On two occasions this summer, we’ve had the privilege of welcoming Carla Gus and Kelly Lord of “The Food Angels” to teach cooking demonstrations about ways to cook with “living foods.” Carla and Kelly eat a plant-based diet and help others learn the benefits of consuming fresh fruits and vegetables by juicing, making smoothies and following other “raw food” recipes. During their June 19th smoothie demonstration, they used a Vitamix to blend fresh kale with frozen bananas and frozen Weaver’s Orchard raspberries. “Freezing the berries gives that nice icy texture to your smoothies,” Kelly told the crowd. Although they explained that frozen fruit may have some slight disadvantages since not all of the enzymes survive, the convenience of having fruit in your freezer is a huge plus, allowing you to be able to make smoothies in a pinch. “Recipes aren’t really necessary for smoothies, since it’s mostly about your preference,” Carla explained. But if you need some ideas to get you started, we still have a few combinations we recommend.

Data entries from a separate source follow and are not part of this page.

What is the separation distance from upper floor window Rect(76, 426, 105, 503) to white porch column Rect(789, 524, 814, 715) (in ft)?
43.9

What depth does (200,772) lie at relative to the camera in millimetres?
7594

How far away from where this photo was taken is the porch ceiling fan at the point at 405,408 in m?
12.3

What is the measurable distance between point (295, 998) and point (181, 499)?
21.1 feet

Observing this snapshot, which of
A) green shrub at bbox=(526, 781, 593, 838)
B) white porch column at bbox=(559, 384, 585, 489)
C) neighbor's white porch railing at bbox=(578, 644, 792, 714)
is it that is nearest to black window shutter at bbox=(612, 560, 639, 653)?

Smoothie combination recommendations:
- blackberry-arugula with apple cider
- banana-almond butter with nutmeg and ginger
- mint-lime with spinach and green tea
- mango with carrot juice
- Apple cider is available frozen and helps add liquid to smoothies without “watering” it down.
- Mint always adds a refreshing hint to smoothies.
- Lavender is also great in smoothies, juices, teas and lemonades.
- Strawberries, blueberries and peaches freeze very easily. Plus, they are great in smoothies. Read below for tips on freezing fruit!
During their July 10th class at Weaver’s Orchard, Carla and Kelly made a ginger hopper juice using carrots, ginger root and apple using their Hurom juicer. “It has a taste reminiscent of ginger-ale, and the orange color makes it look like an orange soda,” Carla explained.
- ¼ inch slice of ginger (This herb helps to eliminate intestinal gas, helps with motion sickness and is good to relieve nausea and vomiting associated with pregnancy. It also has anti-inflammatory properties.)
- 4 carrots - Carrots contain Beta-Carotene, which is transformed into vitamin A. It benefits vision and is good for complexion problems including acne and rough and dry skin. It helps lower blood pressure, boosts the immune system and is a good cancer fighter.
- 1 apple, cut into wedges - Apples are high in vitamin A, B and folic acid. They reduce cholesterol and aid in appetite control. Beneficial for healthy skin, hair and fingernails. They are a source of quercetin and antioxidants and keep the heart and lungs healthy.
- Add ingredients to the juicer, juice and enjoy!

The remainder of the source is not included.